Jameis Winston has played through a shoulder injury for four weeks, and was having the best season of his career prior to that: he was more accurate, faster and better in his decision-making, and more productive than in any season before.
And yet, ESPN’s Bill Barnwell named Winston as the league’s most disappointing player so far. That’ll be news to the Tampa Bay Buccaneers, who have a justifiably unshaken faith in their quarterback.
Winston's lack of development as a third-year starter has been far more troubling. This was supposed to be a breakout season for the Bucs after Tampa signed DeSean Jackson before using a first-round pick on O.J. Howard. Instead, while Winston's raw numbers are at or slightly above their averages from a year ago, his overall performance has slipped significantly. Winston has generated only a 39.4 QBR, down more than 20 points from his 59.5 mark from a year ago. He has missed open receivers on a weekly basis. While Winston's shoulder knocked him out of Sunday's loss to the Saints, he was struggling before spraining his shoulder earlier this season. In what is quickly becoming a lost season for the 2-6 Buccaneers, Winston seems as far removed from Tampa's 2016 campaign as anyone else on the roster.
This, to me, is a bunch of nonsense.

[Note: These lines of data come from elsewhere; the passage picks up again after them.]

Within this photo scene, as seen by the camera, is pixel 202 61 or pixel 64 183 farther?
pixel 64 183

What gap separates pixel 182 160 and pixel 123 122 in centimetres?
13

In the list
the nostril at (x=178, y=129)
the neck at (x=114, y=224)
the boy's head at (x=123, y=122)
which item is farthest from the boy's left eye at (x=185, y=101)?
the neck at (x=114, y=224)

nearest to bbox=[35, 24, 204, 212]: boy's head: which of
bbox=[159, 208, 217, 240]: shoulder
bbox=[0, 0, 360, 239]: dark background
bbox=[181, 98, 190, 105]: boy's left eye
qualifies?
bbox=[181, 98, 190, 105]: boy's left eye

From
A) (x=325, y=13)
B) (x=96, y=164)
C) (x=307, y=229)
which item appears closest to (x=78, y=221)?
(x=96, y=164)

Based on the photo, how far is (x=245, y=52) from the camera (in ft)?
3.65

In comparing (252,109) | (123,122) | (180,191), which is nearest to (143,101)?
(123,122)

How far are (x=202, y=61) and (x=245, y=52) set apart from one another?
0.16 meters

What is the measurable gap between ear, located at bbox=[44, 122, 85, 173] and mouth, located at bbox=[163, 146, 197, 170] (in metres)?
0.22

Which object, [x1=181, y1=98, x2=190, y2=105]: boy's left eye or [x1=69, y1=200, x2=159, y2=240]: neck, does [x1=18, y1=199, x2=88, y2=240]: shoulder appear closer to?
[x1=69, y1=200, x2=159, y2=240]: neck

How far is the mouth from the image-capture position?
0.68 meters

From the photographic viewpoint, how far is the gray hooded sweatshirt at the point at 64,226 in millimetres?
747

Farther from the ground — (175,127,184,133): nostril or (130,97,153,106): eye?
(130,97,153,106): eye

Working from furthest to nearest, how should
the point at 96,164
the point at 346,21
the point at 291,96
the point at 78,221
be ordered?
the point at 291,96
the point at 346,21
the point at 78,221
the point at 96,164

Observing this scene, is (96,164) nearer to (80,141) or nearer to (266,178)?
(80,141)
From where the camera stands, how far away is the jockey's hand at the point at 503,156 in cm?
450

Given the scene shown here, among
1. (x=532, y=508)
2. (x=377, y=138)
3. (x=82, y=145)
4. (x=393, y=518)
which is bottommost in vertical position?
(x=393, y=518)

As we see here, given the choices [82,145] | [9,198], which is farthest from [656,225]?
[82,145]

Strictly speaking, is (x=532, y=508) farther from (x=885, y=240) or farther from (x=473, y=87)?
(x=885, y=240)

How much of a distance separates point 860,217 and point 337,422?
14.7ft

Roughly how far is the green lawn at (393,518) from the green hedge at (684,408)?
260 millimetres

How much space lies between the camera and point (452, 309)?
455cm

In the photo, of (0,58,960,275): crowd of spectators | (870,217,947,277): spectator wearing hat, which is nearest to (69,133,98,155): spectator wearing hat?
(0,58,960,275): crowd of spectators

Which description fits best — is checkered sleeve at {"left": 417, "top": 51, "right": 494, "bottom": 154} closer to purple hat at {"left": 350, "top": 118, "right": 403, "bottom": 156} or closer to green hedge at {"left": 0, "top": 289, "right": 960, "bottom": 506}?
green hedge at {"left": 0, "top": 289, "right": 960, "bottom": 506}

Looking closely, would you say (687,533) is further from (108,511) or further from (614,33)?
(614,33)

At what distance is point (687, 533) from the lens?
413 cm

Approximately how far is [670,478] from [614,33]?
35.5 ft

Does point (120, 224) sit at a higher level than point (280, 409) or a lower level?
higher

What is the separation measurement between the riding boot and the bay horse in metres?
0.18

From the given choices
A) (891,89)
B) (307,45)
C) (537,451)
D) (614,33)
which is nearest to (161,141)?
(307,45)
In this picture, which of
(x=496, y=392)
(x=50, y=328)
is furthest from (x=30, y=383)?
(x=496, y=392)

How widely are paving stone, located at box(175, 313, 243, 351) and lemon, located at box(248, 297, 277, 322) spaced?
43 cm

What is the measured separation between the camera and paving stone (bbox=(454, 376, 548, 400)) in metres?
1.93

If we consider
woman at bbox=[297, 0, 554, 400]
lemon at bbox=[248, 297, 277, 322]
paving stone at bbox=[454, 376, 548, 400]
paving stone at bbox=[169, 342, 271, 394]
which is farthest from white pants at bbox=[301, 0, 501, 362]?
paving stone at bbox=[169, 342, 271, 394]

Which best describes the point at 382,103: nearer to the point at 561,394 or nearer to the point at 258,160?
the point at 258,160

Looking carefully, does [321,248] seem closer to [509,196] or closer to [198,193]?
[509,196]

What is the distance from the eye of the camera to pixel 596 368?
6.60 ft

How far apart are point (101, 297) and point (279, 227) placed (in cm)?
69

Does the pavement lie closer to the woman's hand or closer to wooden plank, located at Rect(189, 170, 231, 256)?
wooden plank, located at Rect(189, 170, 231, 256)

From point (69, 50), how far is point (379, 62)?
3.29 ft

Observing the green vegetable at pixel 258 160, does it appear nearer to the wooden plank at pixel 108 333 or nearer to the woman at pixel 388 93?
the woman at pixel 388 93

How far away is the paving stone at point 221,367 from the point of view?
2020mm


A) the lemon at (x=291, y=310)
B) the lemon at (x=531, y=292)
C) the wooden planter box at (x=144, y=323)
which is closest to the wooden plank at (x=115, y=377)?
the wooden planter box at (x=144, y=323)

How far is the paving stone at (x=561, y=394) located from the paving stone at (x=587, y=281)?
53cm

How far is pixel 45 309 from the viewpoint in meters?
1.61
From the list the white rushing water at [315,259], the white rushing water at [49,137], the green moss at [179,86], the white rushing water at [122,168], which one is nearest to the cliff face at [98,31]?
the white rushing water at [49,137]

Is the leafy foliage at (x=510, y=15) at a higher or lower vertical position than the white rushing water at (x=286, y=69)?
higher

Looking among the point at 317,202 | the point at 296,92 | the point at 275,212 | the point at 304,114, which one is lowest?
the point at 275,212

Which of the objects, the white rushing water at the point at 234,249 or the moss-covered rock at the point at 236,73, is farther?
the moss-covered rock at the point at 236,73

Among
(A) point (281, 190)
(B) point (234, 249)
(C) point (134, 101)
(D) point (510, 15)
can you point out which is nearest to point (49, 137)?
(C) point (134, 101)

Jameis Winston was playing like a top ten quarterback until all of two weeks ago. It wasn’t close, either: he was clearly having a breakout season, and ranked in the top ten in basically every relevant statistic.
Since then, Winston has put up two terrible performances. Probably in part because that shoulder injury got worse in every game, in part because the Bucs couldn’t run the ball worth anything, and in part because he was simply playing poorly, too. But those last two games don’t take away what he achieved the rest of the season.
Granted, Jameis Winston needs to get better at the deep ball. It’s baffling that he’s still so bad at connecting with wide open receivers down the field. But other than that, he had a terrific season until two weeks ago. Calling this the most disappointing season is, well, a failure to take context into account.
For Winston’s second season to be so disappointing, you’d have to believe that his performance in the last two games was at least consistent with if not representative for his play this season. But there’s no reason to believe that, nor to think that those two games are more indicative of Winston’s future than the previous six.